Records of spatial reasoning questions
....
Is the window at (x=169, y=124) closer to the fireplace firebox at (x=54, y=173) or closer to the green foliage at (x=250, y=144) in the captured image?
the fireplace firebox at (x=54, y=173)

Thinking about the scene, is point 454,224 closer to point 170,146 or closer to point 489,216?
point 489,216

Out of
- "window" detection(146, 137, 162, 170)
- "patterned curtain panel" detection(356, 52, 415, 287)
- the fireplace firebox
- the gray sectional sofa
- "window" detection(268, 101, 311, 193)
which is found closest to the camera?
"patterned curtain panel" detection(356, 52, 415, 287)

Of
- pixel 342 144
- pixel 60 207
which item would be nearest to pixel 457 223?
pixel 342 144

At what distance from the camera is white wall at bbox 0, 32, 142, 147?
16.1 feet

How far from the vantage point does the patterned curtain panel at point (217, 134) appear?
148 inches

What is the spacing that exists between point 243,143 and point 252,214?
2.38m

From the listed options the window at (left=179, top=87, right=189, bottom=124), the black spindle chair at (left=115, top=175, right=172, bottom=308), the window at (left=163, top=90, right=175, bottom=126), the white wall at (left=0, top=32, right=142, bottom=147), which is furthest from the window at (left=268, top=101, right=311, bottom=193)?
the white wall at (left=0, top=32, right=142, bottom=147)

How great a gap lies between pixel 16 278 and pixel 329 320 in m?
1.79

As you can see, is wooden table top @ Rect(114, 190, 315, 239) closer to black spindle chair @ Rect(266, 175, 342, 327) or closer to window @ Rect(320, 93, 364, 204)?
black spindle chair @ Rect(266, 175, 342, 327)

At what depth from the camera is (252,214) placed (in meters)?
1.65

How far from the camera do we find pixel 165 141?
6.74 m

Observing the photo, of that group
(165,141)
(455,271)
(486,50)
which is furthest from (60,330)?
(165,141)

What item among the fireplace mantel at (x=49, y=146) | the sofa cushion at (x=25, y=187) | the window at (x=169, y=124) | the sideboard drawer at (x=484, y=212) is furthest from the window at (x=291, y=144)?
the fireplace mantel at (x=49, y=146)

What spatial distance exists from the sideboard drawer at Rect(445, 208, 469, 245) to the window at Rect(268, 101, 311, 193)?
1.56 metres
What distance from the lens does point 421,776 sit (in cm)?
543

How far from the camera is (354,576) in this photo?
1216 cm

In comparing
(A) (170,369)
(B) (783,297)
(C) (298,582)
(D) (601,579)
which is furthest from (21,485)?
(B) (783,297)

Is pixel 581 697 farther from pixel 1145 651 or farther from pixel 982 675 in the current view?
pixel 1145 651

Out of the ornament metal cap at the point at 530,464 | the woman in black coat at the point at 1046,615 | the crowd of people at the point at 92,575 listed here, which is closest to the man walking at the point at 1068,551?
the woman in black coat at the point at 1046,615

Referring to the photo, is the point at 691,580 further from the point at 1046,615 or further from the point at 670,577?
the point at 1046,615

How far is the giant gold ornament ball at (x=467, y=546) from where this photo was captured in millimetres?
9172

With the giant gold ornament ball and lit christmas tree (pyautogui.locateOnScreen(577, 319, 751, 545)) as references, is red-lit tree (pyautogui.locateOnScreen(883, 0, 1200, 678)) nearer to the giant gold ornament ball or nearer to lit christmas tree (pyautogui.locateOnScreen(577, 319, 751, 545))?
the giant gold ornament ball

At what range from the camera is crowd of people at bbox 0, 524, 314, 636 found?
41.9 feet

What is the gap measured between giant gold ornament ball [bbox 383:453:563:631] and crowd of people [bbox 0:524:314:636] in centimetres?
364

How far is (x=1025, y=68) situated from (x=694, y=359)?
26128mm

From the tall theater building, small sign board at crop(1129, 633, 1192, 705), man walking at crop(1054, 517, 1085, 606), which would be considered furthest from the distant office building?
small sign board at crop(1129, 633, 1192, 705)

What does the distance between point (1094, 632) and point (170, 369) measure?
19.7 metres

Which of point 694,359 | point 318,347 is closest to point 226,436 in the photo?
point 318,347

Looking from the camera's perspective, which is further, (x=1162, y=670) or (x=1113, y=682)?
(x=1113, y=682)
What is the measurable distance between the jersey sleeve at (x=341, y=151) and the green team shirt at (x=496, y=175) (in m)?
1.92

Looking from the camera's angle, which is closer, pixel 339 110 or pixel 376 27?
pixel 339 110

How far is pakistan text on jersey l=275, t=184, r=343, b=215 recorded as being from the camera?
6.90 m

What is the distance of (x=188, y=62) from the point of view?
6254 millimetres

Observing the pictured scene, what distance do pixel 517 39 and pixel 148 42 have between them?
....
— AIM OF THE EXERCISE —
Retype the records word for word, starting at the line that contains "What is the gap" and ending with the final line of the records.

— FINISHED EXERCISE —
What is the gap measured between giant gold ornament ball [bbox 383:453:563:631] and crowd of people [bbox 0:524:314:636] in centimetres?
364

How far is (x=1025, y=68) situated from (x=694, y=359)?
26128mm

From the tall theater building, small sign board at crop(1129, 633, 1192, 705), man walking at crop(1054, 517, 1085, 606), which would be considered furthest from the distant office building?
small sign board at crop(1129, 633, 1192, 705)

What does the distance between point (1094, 632) and point (170, 369) measure?
19.7 metres

Which of point 694,359 | point 318,347 is closest to point 226,436 in the photo?
point 318,347

Looking from the camera's perspective, which is further, (x=1162, y=670) or (x=1113, y=682)?
(x=1113, y=682)
What is the measurable distance between the jersey sleeve at (x=341, y=151) and the green team shirt at (x=496, y=175) (in m)?
1.92

Looking from the camera's angle, which is closer, pixel 339 110 or pixel 376 27?
pixel 339 110

How far is pakistan text on jersey l=275, t=184, r=343, b=215 recorded as being from the camera?
6.90 m

What is the distance of (x=188, y=62) from the point of view?
6254 millimetres

Observing the pictured scene, what distance do pixel 517 39 and pixel 148 42 have between them?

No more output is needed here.